Lock Down. I'm less appreciative of the lock-down on Friday. That the Tsarnaevs posed a clear and present danger is not in doubt; they showed little hesitation in murdering an MIT police officer, or tossing bombs and improvised grenades at pursuers. Was this, though, such a unique threat that an entire city had to 'shelter in place?' And if this was such an obvious and transcendant crisis why did they lift the request in Watertown around 6pm before finding Dzhokhar? In what was was the threat of one individual bleeding out in the back of boat more than a gang of bank robbers tearing through the Northshore? I want to stress that I feel an enormous amount of pride for the police and investigators in this case but I do sincerely hope that these lock-down orders do not become standard practice for any suspects labeled terrorists. The bar needs to be very, very high for these types of actions.
I also think the same is true for loose talk of "enemy combatants." My opinion of Lindsey Graham, Senator of South Carolina, veers between bewilderment that he now represents the moderate wing of the Republican party and absolute contempt.

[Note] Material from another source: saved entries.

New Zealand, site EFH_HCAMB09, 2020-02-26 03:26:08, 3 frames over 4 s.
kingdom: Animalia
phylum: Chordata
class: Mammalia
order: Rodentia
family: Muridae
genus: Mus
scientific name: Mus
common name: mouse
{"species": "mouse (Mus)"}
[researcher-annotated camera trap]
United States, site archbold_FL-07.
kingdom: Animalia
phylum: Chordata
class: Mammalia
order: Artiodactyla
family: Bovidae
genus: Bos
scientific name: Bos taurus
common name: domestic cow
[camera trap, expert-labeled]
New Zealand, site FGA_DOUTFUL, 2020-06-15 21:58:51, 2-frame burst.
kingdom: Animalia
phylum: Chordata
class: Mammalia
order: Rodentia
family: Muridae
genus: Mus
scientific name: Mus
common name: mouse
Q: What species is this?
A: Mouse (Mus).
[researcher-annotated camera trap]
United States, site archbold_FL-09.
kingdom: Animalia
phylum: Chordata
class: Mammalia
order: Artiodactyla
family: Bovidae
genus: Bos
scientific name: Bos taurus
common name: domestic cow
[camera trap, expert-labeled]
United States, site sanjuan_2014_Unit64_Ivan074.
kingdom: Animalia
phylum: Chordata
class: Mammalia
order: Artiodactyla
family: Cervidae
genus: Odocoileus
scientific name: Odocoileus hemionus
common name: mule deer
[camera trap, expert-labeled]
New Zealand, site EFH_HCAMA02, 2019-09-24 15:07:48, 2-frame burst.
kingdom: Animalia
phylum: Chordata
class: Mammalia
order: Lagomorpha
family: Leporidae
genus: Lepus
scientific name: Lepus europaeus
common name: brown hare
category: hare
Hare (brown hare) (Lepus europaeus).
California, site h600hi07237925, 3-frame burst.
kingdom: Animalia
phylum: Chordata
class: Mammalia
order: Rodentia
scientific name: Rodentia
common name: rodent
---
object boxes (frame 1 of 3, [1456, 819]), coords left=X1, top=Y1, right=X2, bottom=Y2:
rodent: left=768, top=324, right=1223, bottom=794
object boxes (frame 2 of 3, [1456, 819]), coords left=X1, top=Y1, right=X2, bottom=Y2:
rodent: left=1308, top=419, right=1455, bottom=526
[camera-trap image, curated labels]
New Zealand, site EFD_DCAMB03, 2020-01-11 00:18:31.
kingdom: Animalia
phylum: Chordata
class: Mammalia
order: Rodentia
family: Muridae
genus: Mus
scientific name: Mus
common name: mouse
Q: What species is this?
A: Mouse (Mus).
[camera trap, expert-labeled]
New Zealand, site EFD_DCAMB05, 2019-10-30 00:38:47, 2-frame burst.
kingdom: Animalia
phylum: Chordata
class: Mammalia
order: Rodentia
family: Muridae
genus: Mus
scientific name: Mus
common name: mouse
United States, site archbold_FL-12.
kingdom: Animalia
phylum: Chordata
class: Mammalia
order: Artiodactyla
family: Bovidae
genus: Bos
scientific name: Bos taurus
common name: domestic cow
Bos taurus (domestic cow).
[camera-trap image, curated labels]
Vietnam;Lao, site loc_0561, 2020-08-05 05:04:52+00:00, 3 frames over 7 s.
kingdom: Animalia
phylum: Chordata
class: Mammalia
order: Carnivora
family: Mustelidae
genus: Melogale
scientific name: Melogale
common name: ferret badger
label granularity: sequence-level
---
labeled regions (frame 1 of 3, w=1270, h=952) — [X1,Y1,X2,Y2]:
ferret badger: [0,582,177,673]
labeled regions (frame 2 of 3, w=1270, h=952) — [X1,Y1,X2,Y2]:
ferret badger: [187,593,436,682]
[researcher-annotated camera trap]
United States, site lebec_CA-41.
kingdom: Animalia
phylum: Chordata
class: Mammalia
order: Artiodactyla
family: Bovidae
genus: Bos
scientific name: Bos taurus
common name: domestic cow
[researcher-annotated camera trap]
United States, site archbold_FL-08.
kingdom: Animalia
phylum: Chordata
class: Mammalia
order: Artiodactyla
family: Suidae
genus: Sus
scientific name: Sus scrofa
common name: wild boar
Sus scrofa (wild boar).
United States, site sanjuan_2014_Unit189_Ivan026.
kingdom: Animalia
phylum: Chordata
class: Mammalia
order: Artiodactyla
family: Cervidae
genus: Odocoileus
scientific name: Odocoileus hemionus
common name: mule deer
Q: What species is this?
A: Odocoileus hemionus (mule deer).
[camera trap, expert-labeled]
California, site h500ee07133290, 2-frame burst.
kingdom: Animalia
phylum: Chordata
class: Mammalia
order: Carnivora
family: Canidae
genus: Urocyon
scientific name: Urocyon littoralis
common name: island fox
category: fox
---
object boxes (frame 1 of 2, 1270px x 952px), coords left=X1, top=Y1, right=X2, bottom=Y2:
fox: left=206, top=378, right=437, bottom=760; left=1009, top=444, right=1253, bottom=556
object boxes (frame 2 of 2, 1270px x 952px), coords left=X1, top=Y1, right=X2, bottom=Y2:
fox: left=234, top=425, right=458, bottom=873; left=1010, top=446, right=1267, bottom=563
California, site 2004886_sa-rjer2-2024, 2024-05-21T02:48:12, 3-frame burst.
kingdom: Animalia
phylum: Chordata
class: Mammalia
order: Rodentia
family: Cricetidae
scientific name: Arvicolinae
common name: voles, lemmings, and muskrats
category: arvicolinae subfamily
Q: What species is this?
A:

Why do we listen to politicians with so little respect for our notion of justice? Why do we elect law-makers with so little belief in the rule of law?
Layers of Online presence. One last thing brought to my attention was this article in the New York, a short piece on the public life of the Tsarnaevs. I gave a the younger brother's Twitter the obligatory scan on Friday and was struck by the same sense Remmick captures so eloquently: the banal, disaffected life of a fairly typical young man. Given access to Twitter when I was 19, I can imagine writing down ideas identical in tone if not detail. So where do we look for the darkness that lead him to help his brother murder and maim so many? Looking back on this in a decade we might be surprised at our own assumptions that killers must reveal themselves on social media, that there is no deeper level to a person other than what they are able to confine to 140 characters.